Abstract

Since the 2014 World Cup, “eh puto,” a soccer chant used by Mexican fans, has received an enormous amount of international attention. Critics condemn it as a homophobic epithet equivalent to “fag,” while defenders maintain it is comparable to calling someone stupid or cowardly. Media coverage and scholarly discussion almost exclusively centers on this limited framing of the debate, reinforcing the stereotype that Mexican culture is more anti-gay than the United States and other Western nations. This article takes a different approach and uses the chant as an opportunity to explore the influence of political economy on gender arrangements and social hierarchies, including sexualities as sites of situated meaning in Mexico.
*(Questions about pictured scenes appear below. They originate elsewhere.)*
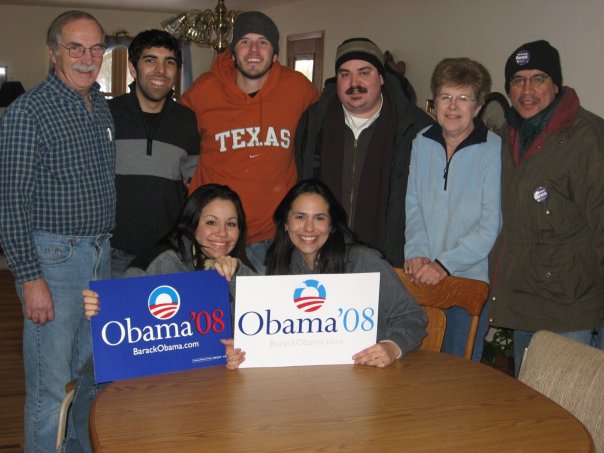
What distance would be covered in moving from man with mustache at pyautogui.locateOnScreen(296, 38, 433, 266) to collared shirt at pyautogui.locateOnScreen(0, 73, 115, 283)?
0.91 meters

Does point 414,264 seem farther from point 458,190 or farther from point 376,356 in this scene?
point 376,356

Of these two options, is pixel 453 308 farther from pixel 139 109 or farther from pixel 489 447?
pixel 139 109

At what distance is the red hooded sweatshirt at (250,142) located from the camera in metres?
2.96

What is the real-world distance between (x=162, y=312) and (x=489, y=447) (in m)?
0.90

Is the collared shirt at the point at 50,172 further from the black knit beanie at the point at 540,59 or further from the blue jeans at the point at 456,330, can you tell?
the black knit beanie at the point at 540,59

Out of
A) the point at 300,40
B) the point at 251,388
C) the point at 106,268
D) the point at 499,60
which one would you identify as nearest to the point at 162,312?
the point at 251,388

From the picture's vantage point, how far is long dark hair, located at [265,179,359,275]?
2.41 metres

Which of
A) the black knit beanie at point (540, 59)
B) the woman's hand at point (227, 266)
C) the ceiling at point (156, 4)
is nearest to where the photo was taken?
the woman's hand at point (227, 266)

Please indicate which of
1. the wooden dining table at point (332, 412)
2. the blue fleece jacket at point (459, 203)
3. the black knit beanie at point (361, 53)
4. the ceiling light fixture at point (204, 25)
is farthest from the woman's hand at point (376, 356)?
the ceiling light fixture at point (204, 25)

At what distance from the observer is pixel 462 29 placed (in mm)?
5598

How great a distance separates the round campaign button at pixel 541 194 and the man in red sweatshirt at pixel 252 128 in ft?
3.46

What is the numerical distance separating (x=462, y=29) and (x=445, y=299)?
3810 mm

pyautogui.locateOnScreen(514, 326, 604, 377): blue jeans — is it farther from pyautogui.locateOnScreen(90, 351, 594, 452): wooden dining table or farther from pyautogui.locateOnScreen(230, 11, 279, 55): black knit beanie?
pyautogui.locateOnScreen(230, 11, 279, 55): black knit beanie

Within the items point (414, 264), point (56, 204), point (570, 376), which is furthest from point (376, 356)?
point (56, 204)
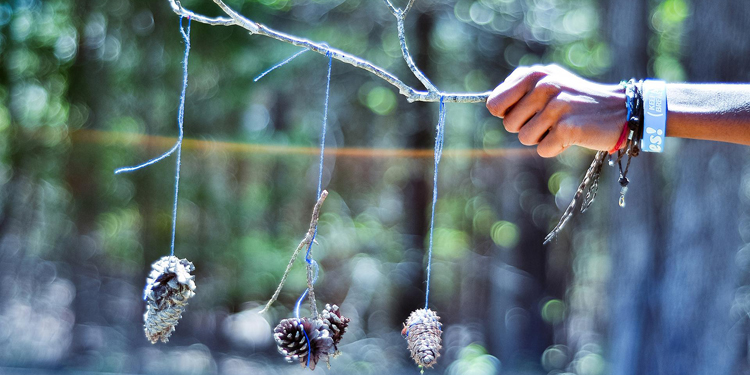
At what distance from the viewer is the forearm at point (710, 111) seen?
136cm

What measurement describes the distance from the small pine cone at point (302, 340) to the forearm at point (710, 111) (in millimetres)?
1028

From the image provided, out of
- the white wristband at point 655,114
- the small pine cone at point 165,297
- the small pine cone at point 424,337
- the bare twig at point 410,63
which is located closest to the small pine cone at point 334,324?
the small pine cone at point 424,337

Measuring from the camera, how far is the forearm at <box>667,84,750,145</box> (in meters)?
1.36

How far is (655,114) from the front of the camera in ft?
4.59

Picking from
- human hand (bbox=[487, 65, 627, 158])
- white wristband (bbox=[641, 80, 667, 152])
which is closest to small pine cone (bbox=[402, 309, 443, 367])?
human hand (bbox=[487, 65, 627, 158])

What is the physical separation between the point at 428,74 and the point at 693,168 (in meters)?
3.11

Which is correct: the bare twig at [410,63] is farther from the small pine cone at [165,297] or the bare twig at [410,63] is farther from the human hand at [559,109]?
the small pine cone at [165,297]

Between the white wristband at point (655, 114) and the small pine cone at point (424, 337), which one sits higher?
the white wristband at point (655, 114)

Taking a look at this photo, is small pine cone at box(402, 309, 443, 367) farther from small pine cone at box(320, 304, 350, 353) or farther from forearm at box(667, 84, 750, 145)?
forearm at box(667, 84, 750, 145)

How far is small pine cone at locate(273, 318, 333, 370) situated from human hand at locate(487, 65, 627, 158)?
0.74m

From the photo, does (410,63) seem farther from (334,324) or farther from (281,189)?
(281,189)

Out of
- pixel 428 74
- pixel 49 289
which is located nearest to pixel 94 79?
pixel 49 289

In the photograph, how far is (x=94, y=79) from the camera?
5750mm

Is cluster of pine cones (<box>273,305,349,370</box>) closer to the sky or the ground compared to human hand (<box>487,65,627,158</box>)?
closer to the ground
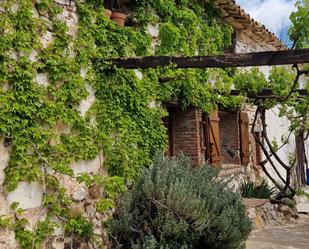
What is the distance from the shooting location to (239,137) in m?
9.38

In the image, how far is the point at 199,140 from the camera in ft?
23.8

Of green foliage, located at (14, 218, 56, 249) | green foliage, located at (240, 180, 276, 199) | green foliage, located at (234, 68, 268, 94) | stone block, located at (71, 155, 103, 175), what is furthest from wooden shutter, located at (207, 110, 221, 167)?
green foliage, located at (14, 218, 56, 249)

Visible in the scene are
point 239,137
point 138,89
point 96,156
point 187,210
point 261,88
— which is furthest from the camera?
point 239,137

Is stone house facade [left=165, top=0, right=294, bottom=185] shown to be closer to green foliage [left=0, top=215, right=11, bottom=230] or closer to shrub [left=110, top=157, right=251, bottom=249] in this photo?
shrub [left=110, top=157, right=251, bottom=249]

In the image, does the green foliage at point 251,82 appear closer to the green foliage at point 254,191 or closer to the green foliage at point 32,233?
the green foliage at point 254,191

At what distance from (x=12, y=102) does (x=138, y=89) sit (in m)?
2.12

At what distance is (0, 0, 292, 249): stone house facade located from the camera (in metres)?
3.93

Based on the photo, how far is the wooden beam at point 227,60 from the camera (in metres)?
4.07

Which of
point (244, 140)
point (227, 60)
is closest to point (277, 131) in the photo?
point (244, 140)

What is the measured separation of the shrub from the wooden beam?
128 cm

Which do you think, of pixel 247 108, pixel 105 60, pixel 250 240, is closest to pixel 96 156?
pixel 105 60

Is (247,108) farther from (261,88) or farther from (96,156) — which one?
(96,156)

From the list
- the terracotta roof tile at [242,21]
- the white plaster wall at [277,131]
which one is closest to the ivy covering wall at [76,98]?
the terracotta roof tile at [242,21]

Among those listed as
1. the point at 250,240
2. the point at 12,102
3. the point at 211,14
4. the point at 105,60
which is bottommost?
the point at 250,240
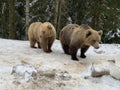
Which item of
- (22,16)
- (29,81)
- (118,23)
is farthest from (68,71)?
(22,16)

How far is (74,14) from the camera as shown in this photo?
21750mm

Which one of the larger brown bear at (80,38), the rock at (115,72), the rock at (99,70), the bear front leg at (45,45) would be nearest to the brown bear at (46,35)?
the bear front leg at (45,45)

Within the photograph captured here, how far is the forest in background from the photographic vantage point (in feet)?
62.0

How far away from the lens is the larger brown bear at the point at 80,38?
9.29m

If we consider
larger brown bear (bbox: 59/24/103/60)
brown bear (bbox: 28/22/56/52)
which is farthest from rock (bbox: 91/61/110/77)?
brown bear (bbox: 28/22/56/52)

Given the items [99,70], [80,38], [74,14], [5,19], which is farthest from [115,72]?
[5,19]

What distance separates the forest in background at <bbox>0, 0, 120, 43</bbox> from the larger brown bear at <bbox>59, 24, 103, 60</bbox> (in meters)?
8.31

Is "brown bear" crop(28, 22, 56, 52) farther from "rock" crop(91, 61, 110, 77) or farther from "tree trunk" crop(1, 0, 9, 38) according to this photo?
"tree trunk" crop(1, 0, 9, 38)

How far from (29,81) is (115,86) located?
1.96 meters

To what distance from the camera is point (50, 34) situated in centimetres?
1045

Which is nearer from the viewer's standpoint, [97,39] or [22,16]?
Result: [97,39]

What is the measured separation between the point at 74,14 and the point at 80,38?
12441 mm

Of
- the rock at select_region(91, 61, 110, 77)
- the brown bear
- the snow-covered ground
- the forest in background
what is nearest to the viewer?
the snow-covered ground

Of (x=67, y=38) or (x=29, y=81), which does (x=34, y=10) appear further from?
(x=29, y=81)
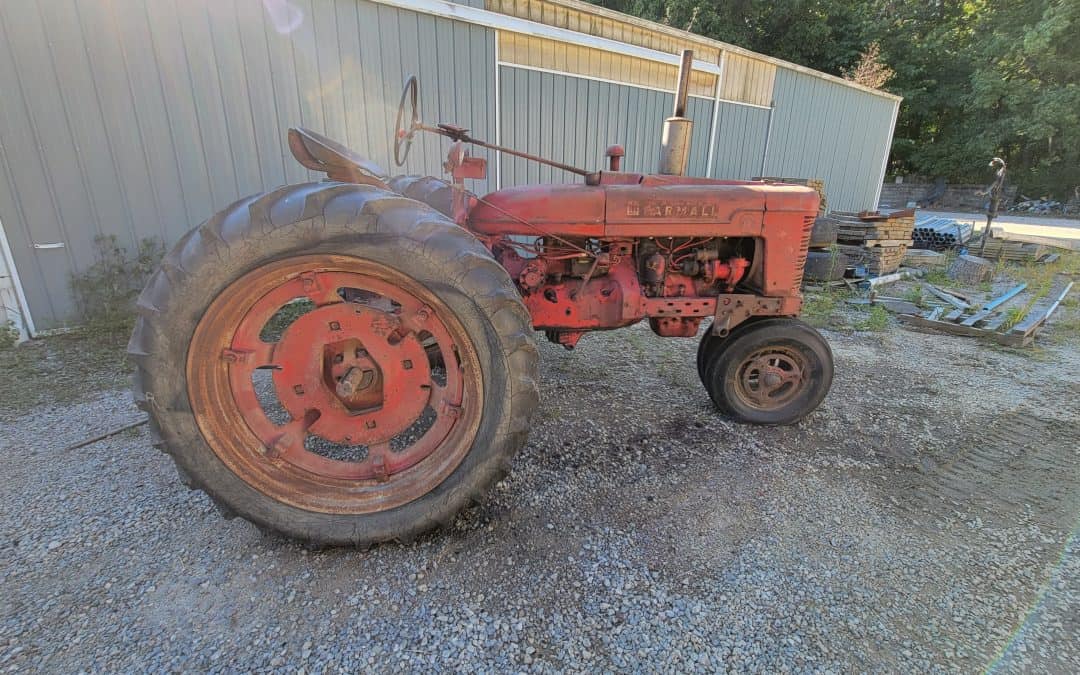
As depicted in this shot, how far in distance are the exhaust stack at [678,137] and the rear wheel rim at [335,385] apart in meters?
1.57

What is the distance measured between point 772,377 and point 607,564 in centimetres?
141

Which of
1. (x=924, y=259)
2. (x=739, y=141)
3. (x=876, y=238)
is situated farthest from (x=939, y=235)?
(x=739, y=141)

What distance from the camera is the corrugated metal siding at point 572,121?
545 centimetres

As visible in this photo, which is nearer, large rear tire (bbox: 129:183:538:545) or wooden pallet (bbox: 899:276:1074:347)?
large rear tire (bbox: 129:183:538:545)

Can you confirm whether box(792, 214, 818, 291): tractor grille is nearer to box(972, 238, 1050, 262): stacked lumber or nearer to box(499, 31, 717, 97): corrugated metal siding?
box(499, 31, 717, 97): corrugated metal siding

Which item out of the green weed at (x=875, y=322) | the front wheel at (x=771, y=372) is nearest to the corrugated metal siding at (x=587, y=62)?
the green weed at (x=875, y=322)

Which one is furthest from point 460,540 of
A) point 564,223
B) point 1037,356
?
point 1037,356

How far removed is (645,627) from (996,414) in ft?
9.09

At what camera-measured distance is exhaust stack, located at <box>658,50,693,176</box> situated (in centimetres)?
245

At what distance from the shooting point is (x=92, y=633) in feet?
4.39

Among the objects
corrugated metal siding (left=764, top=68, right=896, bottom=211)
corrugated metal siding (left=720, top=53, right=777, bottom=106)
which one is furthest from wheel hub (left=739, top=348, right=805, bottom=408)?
corrugated metal siding (left=764, top=68, right=896, bottom=211)

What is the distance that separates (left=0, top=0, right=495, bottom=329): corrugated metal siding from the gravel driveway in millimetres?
1769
We theorize the masculinist and homophobic valences of “eh puto” as a reaction to and relational dimension of men’s experiences of neoliberalism in Mexico. The Mexican band Molotov provided one of the best-known responses to post-NAFTA inequality with their hit, “Puto.” In 2003, working-class male soccer fans, who embodied a masculinity we describe as “desmadre,” created the “eh puto” chant, directing it at the beneficiaries of the neoliberal economic order. But by the middle of the decade, new performers of the chant appeared. Those same beneficiaries, who we describe as embodying “neo-macho” masculinity, seized “eh puto” as a way of affirming a sense of national superiority and demonstrating their aligning values with elite global counterparts. As we show, not all men use the chant in the same way; they hail distinct masculine subjectivities for various purposes.